# WHAT IS BEING ASKED
Copy out the stretch from the line containing "In the photograph, does" through the end of the rows, reproducing every line exactly, with both ends included.

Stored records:
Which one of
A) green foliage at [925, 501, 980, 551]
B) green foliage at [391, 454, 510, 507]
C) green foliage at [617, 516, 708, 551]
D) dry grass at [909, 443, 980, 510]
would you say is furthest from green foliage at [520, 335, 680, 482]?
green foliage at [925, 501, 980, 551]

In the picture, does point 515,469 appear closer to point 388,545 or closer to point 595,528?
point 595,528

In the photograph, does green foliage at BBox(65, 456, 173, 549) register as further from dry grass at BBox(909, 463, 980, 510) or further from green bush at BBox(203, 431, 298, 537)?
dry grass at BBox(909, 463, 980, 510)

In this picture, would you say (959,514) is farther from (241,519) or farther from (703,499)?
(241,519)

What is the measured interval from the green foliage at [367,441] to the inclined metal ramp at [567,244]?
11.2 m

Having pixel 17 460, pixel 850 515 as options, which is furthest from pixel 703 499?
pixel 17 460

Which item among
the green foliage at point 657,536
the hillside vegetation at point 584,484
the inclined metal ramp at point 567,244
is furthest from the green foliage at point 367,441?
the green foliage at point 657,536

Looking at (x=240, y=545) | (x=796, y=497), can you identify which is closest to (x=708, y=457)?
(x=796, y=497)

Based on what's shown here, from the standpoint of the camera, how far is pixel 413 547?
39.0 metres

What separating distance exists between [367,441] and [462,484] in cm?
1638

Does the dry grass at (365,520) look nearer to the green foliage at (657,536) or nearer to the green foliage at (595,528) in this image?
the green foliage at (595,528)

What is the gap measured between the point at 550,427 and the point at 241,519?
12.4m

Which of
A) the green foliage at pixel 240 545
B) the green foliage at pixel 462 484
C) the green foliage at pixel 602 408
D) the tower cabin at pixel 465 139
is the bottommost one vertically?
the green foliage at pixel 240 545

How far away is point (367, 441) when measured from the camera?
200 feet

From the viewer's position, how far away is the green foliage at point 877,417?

# ANSWER TO THE TASK
In the photograph, does green foliage at BBox(65, 456, 173, 549) register as further from dry grass at BBox(909, 463, 980, 510) or further from green bush at BBox(203, 431, 298, 537)?
dry grass at BBox(909, 463, 980, 510)

In this picture, would you say (959,514) is farther from (241,519) or farther from (703,499)?
(241,519)

What is the measured interval from the green foliage at [367,441] to the inclined metal ramp at [567,244]?
11.2 m

Having pixel 17 460, pixel 850 515 as options, which is furthest from pixel 703 499?
pixel 17 460

Which item among
the green foliage at point 657,536
the hillside vegetation at point 584,484
the inclined metal ramp at point 567,244
is furthest from the green foliage at point 367,441?
the green foliage at point 657,536

Looking at (x=240, y=545) | (x=796, y=497), can you identify which is closest to (x=708, y=457)?
(x=796, y=497)

Based on what's shown here, from the standpoint of the camera, how far is pixel 413 547?
39.0 metres

What separating distance exists between [367,441] and [462,484] in cm?
1638

Does the dry grass at (365,520) look nearer to the green foliage at (657,536) or nearer to the green foliage at (595,528) in this image?
the green foliage at (595,528)

What is the gap measured between the point at 550,427 and the point at 241,519?
12.4m

Which of
A) the green foliage at pixel 240 545
B) the green foliage at pixel 462 484
C) the green foliage at pixel 602 408
D) the tower cabin at pixel 465 139
is the bottommost one vertically?
the green foliage at pixel 240 545

How far away is point (367, 441) when measured from the camera?
200 feet

From the viewer's position, how far away is the green foliage at point 877,417?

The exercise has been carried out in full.